The next step is to extract the complete synthetic bacterial genome from the yeast and transplant it into bacterial cells. Extracting the genome from yeast and transporting it is the trickiest part of the process. The mycoplasma genome is relatively small, but it’s a huge molecule. The shear force of water moving around the bare DNA molecules can pull it apart. So the researchers immobilize the DNA in a pellet of gel and take it to another lab, where the transplant recipient cells have been prepared. The recipient cells, of the species Mycoplasma capricolum, are a close relative of the cells whose genome is the basis of the synthetic genome. Through trial and error, the researchers have found that there is a particular part of the cells’ cycle of growth and division at which they are most likely to take up the foreign DNA.

Getting the recipient cells to take up the synthetic genome is in part a matter of chance. A researcher mixes the recipient cells with a chemical solution to make their surfaces fluid and sticky, then adds the cells to the DNA solution. Once mixed, the sticky cells begin fusing with one another. In order to maintain a spherical shape as their surface area is increasing, the cells take on volume from the solution around them. By chance, as they fuse, some of these megacells take in copies of the M. mycoides genome.

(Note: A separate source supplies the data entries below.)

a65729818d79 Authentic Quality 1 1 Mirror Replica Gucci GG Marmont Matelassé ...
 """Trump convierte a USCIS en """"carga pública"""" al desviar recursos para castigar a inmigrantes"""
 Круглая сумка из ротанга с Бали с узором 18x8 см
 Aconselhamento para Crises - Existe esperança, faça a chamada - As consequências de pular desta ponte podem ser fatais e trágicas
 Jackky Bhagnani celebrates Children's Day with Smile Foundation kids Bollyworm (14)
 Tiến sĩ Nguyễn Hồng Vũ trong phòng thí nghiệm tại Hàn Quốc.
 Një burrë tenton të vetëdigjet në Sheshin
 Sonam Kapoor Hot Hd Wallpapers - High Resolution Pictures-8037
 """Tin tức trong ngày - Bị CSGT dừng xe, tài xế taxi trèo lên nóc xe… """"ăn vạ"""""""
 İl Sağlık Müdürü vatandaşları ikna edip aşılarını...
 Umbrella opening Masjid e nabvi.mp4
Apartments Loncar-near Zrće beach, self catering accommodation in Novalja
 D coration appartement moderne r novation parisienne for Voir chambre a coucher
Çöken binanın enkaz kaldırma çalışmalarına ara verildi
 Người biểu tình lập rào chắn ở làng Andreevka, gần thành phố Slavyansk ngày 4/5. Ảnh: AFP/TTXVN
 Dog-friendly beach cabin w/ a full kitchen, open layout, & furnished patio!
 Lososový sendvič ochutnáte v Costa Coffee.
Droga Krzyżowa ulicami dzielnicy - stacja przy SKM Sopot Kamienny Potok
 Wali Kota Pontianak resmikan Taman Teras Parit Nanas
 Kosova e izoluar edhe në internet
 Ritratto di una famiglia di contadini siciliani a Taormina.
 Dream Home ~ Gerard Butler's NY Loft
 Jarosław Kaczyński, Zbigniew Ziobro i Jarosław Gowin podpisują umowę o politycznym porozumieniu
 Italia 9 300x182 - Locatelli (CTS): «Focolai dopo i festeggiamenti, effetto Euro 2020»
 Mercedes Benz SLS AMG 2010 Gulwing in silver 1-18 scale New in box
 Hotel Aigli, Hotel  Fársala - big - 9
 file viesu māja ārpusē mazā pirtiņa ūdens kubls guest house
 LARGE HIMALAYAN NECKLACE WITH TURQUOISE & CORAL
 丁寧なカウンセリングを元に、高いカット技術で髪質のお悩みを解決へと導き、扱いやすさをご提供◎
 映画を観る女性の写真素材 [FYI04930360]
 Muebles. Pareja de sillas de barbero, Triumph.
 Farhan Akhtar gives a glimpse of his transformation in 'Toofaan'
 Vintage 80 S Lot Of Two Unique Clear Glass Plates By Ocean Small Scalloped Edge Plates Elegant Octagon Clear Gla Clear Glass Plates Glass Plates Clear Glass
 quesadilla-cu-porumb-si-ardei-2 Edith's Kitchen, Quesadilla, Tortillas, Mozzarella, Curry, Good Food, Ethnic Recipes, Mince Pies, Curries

Left for about three hours, the cells with more than one genome will divide, creating a mixture of cell types. About one in 100,000 cells has the transplanted genome, which contains an antibiotic-resistance gene. When the cell solution is streaked on plates containing the antibiotic tetracycline, only those with the transplanted genome survive. Though they were initially of a different species, the M. mycoides genome takes over to create what the researchers call a synthetic cell.

The researchers will now use these techniques to gradually shrink the genome. They’re currently using software to design new genomes with various genes removed, then using their technique to synthesize and transplant them. “We can test a staggering amount of possibilities in an experiment,” says Glass. This allows them to determine in a matter of weeks rather than years what happens when, say, 10 genes in a particular pathway are expressed at varying levels or eliminated.

Developing these techniques took about $30 to $40 million in funding, mostly from the company Synthetic Genomics. The main cost of these experiments comes from the price of synthesizing DNA, which may go down as more researchers see the promise of these types of experiments. “Other groups aren’t doing this because of the cost and because the methods have been difficult, but I’d like to think we’re making the methods simple,” says Gibson. Boston University professor James Collins agrees. “As the costs come down you’ll see a number of labs begin to synthesize on this scale. If this technique is viewed as being useful, we’ll get there on the costs.”